Hi @Paul_S, welcome to Dask Discourse forum!

A few thoughts:

So with this configuration, no performance problem? I think this means that you are bound by the GIL and cannot run layer_analysis_and_save functions calls concurrently.

If you use Delayed and no Dask collection, I don’t think Dask is aware of the memory used by objects. So I would say this is normal.

I’m not sure I understand, especially the second part. Why would you set n_workers*threads equal to 2 times the number of core? And is this enough to prevent memory problems?

In Delayed case, I see no reason Dask would start more than n_workers*threads_per_worker tasks…

Hi @guillaumeeb, many thanks for your input.

I thinks so. Since I don’t have any reference of what the optimal runtime should be I just looked out for every resource being used to its full potential, and with this configuration the cpu util stays at 100% and runtimes impoved as described.

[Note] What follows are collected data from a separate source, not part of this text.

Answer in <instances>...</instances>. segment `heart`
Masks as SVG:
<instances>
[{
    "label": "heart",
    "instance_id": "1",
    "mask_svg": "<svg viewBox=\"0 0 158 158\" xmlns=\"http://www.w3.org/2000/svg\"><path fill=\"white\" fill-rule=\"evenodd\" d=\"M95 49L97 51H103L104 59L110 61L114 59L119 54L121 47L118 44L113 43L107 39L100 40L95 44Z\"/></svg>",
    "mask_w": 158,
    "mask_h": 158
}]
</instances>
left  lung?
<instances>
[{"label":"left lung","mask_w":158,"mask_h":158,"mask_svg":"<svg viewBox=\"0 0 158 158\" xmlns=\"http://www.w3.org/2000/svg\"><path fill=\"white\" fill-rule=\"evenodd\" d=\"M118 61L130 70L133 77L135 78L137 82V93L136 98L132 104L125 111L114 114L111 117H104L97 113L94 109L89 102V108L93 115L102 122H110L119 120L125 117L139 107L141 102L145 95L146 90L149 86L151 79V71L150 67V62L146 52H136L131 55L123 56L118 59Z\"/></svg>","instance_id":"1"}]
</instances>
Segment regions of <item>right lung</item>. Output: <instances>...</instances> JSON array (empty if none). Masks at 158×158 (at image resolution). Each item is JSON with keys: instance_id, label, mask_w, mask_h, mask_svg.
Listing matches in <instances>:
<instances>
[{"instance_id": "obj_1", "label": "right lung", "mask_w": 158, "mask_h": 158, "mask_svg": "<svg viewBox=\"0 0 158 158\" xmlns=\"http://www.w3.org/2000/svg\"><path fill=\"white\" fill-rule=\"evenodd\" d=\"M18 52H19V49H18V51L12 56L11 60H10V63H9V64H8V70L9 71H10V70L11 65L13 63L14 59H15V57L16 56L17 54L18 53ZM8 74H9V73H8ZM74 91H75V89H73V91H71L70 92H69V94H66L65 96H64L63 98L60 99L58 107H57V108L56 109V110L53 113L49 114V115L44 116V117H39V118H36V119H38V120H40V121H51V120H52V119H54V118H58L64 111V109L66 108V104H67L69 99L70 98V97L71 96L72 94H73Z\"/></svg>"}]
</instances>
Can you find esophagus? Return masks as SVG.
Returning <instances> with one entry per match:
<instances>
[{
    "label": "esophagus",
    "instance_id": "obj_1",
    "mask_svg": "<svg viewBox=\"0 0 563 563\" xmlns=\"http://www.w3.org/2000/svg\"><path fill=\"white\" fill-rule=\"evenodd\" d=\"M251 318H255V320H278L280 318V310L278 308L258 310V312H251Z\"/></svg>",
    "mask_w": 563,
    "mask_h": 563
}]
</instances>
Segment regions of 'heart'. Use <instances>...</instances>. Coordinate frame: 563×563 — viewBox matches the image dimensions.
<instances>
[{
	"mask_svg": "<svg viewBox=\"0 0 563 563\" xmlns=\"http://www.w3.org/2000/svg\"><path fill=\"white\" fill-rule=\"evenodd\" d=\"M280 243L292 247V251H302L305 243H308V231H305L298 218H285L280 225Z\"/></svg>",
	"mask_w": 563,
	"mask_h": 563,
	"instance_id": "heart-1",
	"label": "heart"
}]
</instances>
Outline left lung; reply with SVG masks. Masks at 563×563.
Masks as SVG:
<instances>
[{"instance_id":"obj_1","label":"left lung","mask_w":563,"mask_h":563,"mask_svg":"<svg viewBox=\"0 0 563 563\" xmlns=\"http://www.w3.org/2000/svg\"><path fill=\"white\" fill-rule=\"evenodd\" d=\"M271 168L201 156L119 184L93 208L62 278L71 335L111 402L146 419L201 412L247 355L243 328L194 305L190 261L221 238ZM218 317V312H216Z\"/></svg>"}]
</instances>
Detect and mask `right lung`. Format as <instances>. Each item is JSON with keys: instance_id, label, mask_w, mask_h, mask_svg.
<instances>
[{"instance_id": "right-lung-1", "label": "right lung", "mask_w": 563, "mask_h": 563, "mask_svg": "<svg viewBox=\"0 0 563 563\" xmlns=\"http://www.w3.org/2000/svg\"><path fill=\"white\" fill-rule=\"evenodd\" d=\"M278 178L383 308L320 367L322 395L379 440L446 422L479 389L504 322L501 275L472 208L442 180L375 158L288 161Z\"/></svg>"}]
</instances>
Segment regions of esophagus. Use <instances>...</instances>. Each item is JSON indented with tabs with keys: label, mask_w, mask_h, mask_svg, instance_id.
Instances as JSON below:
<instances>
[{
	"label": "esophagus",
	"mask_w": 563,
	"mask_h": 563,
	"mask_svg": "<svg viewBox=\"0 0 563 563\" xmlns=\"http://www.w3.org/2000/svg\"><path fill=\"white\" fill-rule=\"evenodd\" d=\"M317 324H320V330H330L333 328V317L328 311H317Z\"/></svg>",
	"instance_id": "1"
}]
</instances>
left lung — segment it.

The only doubt I have is caused by unlabeled runtime in the dask profile (i.e. the difference between the runtime of the whole delayed function, and the sum of all its components).

What causes this? Thats the first time I have this kind of problem, and I have been using the same standard libaries (numpy, scipy, skimage, pandas) for many other (although smaller) applications.

Is that a problem, does it matter for the performance or the automatic optimisation of the memory usage?

You are correct, if I provide these arguments dask only starts n_workers*threads_per_worker tasks and this was one strategy of limiting the amount of data loaded at once, so that dask does not run out of memory. The idea behind n_workers*threads_per_worker = 2x #cores was that the memory is not the limiting factor, then I would expect this to be the maximum number of tasks the cpu can process (2x because of hyperthreading) and therefore starting any more tasks in parallel would not be faster. And i noticed that if I start dask without providing these arguments (I suspect it chooses them automatically on the workload and machine) it starts much more tasks (which in theory can’t be processed faster anyway), to the point were it has to kill workers because it always runs over the memory limit with all its workers.

more general
is the general concept flawed and I should go back do do many of the mall steps with dask? But how can I tell dask to not move data between workers all the time and how minimize the overhead of having a graph with potentially hundreads of thousands of function calls?

Well, it really depends on your Python code and what you are doing. Not an expert here.

I don’t think this is a problem.

Dask has some rule for choosing the right amount of process/threads per defauts, but the resulting n_workers*threads_per_worker should be equal to the number of cores on your machine, so I’m a little surprised by what you are saying.

No, I think this is the right approach! If high level parallelization is enough, stick with it!